#### Task description
Pull out each line of the rows below that contains the word "foliage".

#### Records for this task
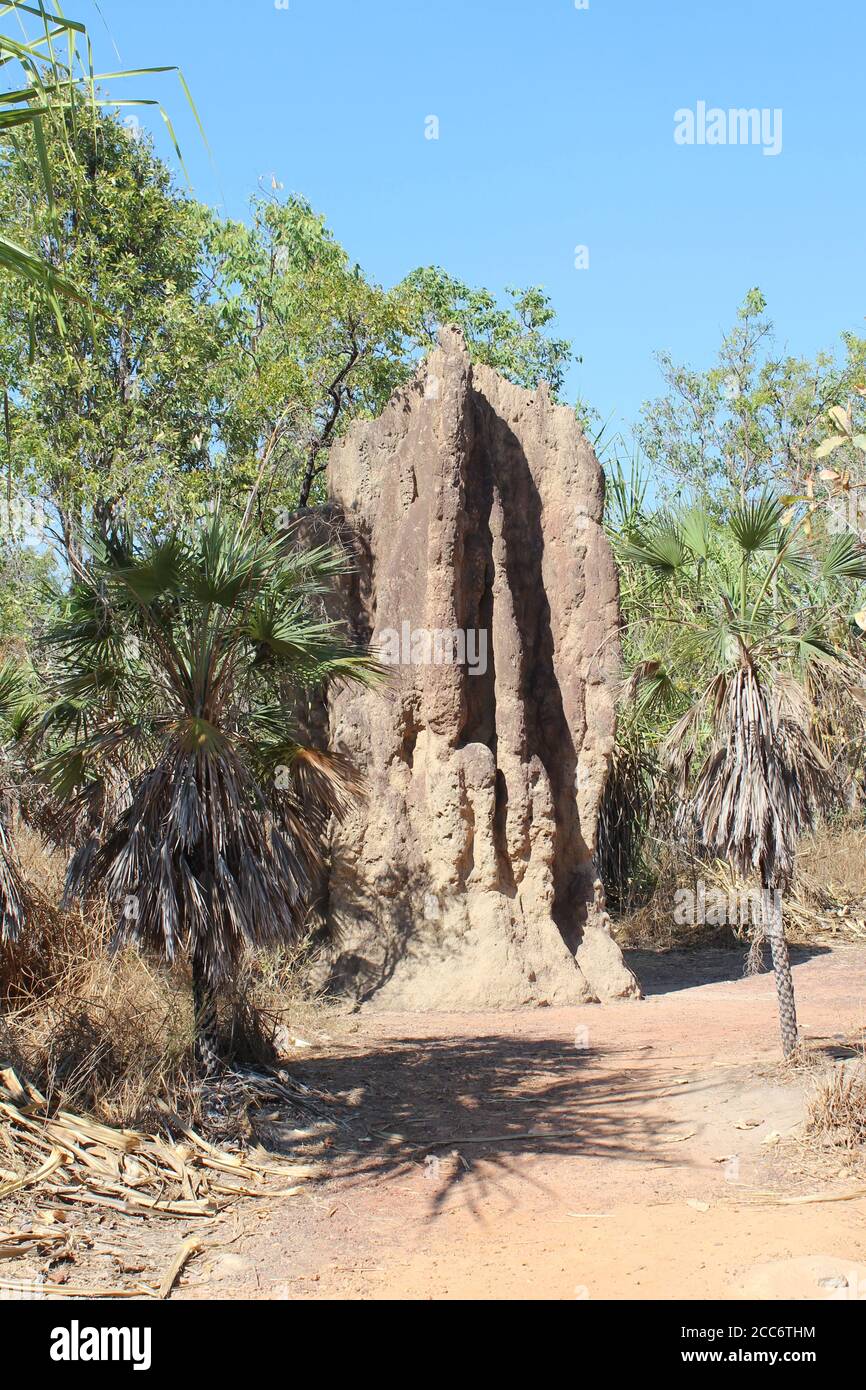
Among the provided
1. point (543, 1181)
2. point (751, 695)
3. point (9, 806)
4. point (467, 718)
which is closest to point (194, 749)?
point (9, 806)

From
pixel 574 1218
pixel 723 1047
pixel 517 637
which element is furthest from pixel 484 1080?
pixel 517 637

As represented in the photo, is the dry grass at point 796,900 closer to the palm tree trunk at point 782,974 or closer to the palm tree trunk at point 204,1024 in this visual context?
the palm tree trunk at point 782,974

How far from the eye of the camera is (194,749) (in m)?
7.25

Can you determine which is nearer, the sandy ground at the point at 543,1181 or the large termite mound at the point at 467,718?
the sandy ground at the point at 543,1181

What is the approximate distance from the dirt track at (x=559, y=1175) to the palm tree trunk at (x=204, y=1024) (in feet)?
2.69

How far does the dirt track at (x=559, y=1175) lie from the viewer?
5.39 meters

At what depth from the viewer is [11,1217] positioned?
583 cm

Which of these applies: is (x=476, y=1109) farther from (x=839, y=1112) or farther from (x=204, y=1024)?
(x=839, y=1112)

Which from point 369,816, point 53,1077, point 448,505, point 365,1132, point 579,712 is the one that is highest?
point 448,505

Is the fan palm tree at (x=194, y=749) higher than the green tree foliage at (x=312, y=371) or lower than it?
lower

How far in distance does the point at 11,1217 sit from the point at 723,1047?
5.57 metres

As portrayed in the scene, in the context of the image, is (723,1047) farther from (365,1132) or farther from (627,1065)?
(365,1132)

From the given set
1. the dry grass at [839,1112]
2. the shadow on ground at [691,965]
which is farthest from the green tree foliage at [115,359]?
the dry grass at [839,1112]

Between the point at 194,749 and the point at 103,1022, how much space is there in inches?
70.5
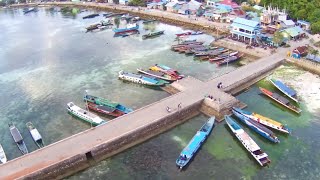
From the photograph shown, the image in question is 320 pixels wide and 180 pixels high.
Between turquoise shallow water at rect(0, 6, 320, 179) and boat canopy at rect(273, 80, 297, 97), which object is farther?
boat canopy at rect(273, 80, 297, 97)

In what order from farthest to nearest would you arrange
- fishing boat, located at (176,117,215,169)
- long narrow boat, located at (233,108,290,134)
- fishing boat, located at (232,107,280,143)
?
long narrow boat, located at (233,108,290,134)
fishing boat, located at (232,107,280,143)
fishing boat, located at (176,117,215,169)

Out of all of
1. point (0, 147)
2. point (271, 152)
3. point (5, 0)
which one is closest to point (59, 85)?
point (0, 147)

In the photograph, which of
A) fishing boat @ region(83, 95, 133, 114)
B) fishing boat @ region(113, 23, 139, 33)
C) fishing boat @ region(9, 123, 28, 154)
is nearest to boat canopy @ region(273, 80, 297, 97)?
fishing boat @ region(83, 95, 133, 114)

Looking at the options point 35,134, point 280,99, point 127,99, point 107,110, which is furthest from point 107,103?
point 280,99

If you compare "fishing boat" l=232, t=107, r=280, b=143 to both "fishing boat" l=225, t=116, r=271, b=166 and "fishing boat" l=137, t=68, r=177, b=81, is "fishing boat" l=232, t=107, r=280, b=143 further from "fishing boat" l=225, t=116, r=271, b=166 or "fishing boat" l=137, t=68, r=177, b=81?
"fishing boat" l=137, t=68, r=177, b=81

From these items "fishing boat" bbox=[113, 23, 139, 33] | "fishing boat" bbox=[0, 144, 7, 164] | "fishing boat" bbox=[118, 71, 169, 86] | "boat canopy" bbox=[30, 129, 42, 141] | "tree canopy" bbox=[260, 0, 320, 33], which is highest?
"tree canopy" bbox=[260, 0, 320, 33]

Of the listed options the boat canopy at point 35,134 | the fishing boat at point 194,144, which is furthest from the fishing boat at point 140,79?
the boat canopy at point 35,134

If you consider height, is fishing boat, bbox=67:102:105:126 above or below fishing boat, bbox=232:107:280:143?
above
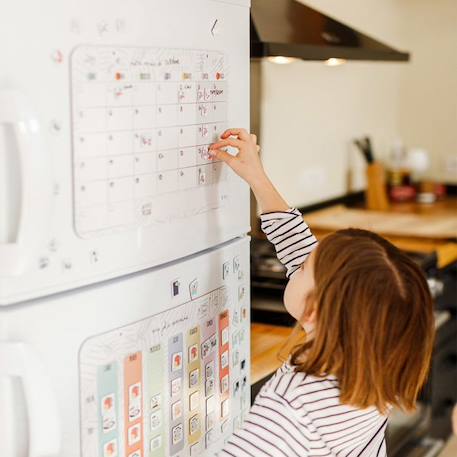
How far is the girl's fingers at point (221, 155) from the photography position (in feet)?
4.83

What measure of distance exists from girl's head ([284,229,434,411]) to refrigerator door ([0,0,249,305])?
0.24 meters

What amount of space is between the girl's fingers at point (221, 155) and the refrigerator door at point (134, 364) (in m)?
0.16

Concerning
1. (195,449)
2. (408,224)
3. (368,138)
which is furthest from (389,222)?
(195,449)

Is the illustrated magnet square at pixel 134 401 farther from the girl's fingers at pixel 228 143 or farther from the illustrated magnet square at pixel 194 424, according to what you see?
the girl's fingers at pixel 228 143

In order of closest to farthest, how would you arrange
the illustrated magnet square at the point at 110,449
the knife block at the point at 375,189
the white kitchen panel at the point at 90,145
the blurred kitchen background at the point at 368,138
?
1. the white kitchen panel at the point at 90,145
2. the illustrated magnet square at the point at 110,449
3. the blurred kitchen background at the point at 368,138
4. the knife block at the point at 375,189

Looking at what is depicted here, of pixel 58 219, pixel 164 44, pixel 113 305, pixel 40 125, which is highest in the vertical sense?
pixel 164 44

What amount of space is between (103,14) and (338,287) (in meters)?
0.51

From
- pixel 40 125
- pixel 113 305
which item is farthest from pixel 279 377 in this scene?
pixel 40 125

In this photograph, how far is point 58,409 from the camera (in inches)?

#### Worked solution
Is the fan palm tree at (x=194, y=749) higher than the green tree foliage at (x=312, y=371) or lower than it?
which is farthest from the green tree foliage at [115,359]?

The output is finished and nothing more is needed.